::: Texto :::
Después jubilarse a los 62 años como el hombre fuerte del Sindicato Antioqueño, Nicanor Restrepo se fue a estudiar a París. En este texto explica su filosofía sobre la vida, el poder, el dinero y la vejez.

Cuando uno enfrenta el reto de envejecer dignamente, lo cual no solo es natural sino maravilloso, parte esencial de la vida, tiene que entender que se trata de un ciclo y una etapa muy rica para la que hay que prepararse.

Es un proceso al que se llega naturalmente. Así, hay que tratar de llegar bien desde el punto de vista de la salud y de las previsiones económicas para que en una etapa en la que hay menos ingresos se pueda vivir con dignidad.

O sea, tiene que tenerse una concepción del ahorro, de la austeridad, de las restricciones, que no son de ninguna manera antipáticas. Si se les interpreta bien, se convierten en algo que enriquece, en lugar de lo contrario.

Cuando se ocupa una posición como la que tuve al final de mi carrera, de presidente de una organización importante, se tienen unos privilegios que corresponden a la empresa, menos que a la persona. Por ejemplo, un automóvil con conductor, tiquetes para viajar y desplazarse a cualquier parte, clubes sociales donde atender las relaciones tanto profesionales como personales, en fin… un montón de gajes, además de un buen salario.
:::
- Consigna -
Contesta estas preguntas a partir del texto sobre la vejez:
(a) ¿A qué edad se jubiló Nicanor Restrepo?
(b) ¿Qué cargo ocupaba al final de su carrera?
(c) Según el texto, ¿a quién corresponden los privilegios de ese cargo, más que a la persona?
Responde únicamente con la información del texto.
::: Datos :::
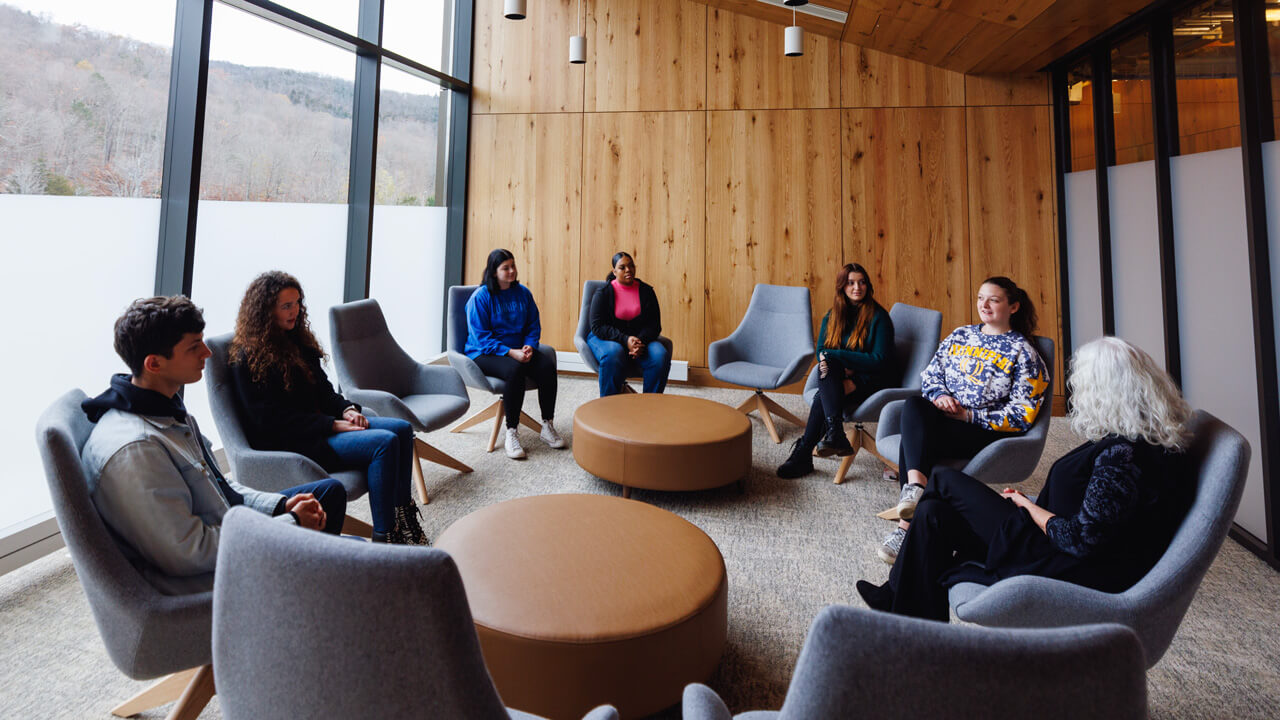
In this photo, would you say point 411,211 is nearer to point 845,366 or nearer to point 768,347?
point 768,347

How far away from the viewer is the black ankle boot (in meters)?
4.19

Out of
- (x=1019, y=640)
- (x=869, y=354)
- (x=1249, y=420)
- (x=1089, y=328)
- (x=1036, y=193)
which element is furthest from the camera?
(x=1036, y=193)

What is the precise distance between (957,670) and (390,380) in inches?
146

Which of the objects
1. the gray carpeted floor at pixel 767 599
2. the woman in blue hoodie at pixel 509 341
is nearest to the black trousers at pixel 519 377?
the woman in blue hoodie at pixel 509 341

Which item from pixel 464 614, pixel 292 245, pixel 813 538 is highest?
pixel 292 245

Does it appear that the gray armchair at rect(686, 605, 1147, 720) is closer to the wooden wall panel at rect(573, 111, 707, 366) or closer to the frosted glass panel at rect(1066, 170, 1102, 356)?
the frosted glass panel at rect(1066, 170, 1102, 356)

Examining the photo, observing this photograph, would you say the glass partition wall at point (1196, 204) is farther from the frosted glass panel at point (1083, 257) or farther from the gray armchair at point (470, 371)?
the gray armchair at point (470, 371)

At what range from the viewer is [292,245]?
184 inches

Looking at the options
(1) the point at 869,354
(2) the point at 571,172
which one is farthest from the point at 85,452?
(2) the point at 571,172

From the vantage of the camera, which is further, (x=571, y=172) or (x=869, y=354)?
(x=571, y=172)

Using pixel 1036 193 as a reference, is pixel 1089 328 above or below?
below

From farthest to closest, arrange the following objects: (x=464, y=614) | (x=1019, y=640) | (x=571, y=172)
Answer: (x=571, y=172) → (x=464, y=614) → (x=1019, y=640)

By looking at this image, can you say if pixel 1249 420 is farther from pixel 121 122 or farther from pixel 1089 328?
pixel 121 122

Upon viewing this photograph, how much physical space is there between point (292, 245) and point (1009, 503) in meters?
4.54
:::
- Respuesta -
(a) A los 62 años.
(b) Presidente de una organización importante.
(c) A la empresa.